[Your task]
The listing that follows must be given again in full and exactly.

[Materials provided]
________
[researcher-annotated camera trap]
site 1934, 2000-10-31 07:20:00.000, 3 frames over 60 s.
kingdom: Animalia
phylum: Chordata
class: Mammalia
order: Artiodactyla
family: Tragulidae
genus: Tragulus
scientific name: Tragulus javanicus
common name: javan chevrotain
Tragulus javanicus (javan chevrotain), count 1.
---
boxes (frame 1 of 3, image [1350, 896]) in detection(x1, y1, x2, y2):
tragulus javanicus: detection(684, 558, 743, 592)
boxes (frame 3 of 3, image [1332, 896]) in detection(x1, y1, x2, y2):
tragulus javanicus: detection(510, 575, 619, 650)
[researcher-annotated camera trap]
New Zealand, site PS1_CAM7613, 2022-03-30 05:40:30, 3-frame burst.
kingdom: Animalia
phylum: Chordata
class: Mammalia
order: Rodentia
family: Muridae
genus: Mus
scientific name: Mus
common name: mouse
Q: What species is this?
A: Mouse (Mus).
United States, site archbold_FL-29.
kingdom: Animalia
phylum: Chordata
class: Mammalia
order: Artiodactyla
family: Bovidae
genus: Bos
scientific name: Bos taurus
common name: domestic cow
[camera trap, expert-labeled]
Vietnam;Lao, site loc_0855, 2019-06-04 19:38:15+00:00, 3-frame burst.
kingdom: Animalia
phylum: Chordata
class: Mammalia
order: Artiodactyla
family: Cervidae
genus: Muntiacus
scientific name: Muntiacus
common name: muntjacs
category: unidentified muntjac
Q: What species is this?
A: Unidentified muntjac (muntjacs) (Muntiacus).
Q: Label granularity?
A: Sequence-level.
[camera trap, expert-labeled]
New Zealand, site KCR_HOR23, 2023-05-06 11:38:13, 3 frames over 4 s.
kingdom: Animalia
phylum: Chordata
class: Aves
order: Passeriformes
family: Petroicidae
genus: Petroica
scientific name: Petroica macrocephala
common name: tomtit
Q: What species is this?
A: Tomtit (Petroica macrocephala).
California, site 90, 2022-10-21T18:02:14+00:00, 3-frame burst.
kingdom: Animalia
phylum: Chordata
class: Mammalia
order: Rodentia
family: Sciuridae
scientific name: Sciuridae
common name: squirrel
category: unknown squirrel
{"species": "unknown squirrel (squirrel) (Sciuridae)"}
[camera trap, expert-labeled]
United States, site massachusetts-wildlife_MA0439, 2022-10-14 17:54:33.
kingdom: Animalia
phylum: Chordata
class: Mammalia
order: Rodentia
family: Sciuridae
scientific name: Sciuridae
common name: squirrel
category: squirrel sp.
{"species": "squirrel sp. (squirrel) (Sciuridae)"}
________
[Reply]
[researcher-annotated camera trap]
site 1934, 2000-10-31 07:20:00.000, 3 frames over 60 s.
kingdom: Animalia
phylum: Chordata
class: Mammalia
order: Artiodactyla
family: Tragulidae
genus: Tragulus
scientific name: Tragulus javanicus
common name: javan chevrotain
Tragulus javanicus (javan chevrotain), count 1.
---
boxes (frame 1 of 3, image [1350, 896]) in detection(x1, y1, x2, y2):
tragulus javanicus: detection(684, 558, 743, 592)
boxes (frame 3 of 3, image [1332, 896]) in detection(x1, y1, x2, y2):
tragulus javanicus: detection(510, 575, 619, 650)
[researcher-annotated camera trap]
New Zealand, site PS1_CAM7613, 2022-03-30 05:40:30, 3-frame burst.
kingdom: Animalia
phylum: Chordata
class: Mammalia
order: Rodentia
family: Muridae
genus: Mus
scientific name: Mus
common name: mouse
Q: What species is this?
A: Mouse (Mus).
United States, site archbold_FL-29.
kingdom: Animalia
phylum: Chordata
class: Mammalia
order: Artiodactyla
family: Bovidae
genus: Bos
scientific name: Bos taurus
common name: domestic cow
[camera trap, expert-labeled]
Vietnam;Lao, site loc_0855, 2019-06-04 19:38:15+00:00, 3-frame burst.
kingdom: Animalia
phylum: Chordata
class: Mammalia
order: Artiodactyla
family: Cervidae
genus: Muntiacus
scientific name: Muntiacus
common name: muntjacs
category: unidentified muntjac
Q: What species is this?
A: Unidentified muntjac (muntjacs) (Muntiacus).
Q: Label granularity?
A: Sequence-level.
[camera trap, expert-labeled]
New Zealand, site KCR_HOR23, 2023-05-06 11:38:13, 3 frames over 4 s.
kingdom: Animalia
phylum: Chordata
class: Aves
order: Passeriformes
family: Petroicidae
genus: Petroica
scientific name: Petroica macrocephala
common name: tomtit
Q: What species is this?
A: Tomtit (Petroica macrocephala).
California, site 90, 2022-10-21T18:02:14+00:00, 3-frame burst.
kingdom: Animalia
phylum: Chordata
class: Mammalia
order: Rodentia
family: Sciuridae
scientific name: Sciuridae
common name: squirrel
category: unknown squirrel
{"species": "unknown squirrel (squirrel) (Sciuridae)"}
[camera trap, expert-labeled]
United States, site massachusetts-wildlife_MA0439, 2022-10-14 17:54:33.
kingdom: Animalia
phylum: Chordata
class: Mammalia
order: Rodentia
family: Sciuridae
scientific name: Sciuridae
common name: squirrel
category: squirrel sp.
{"species": "squirrel sp. (squirrel) (Sciuridae)"}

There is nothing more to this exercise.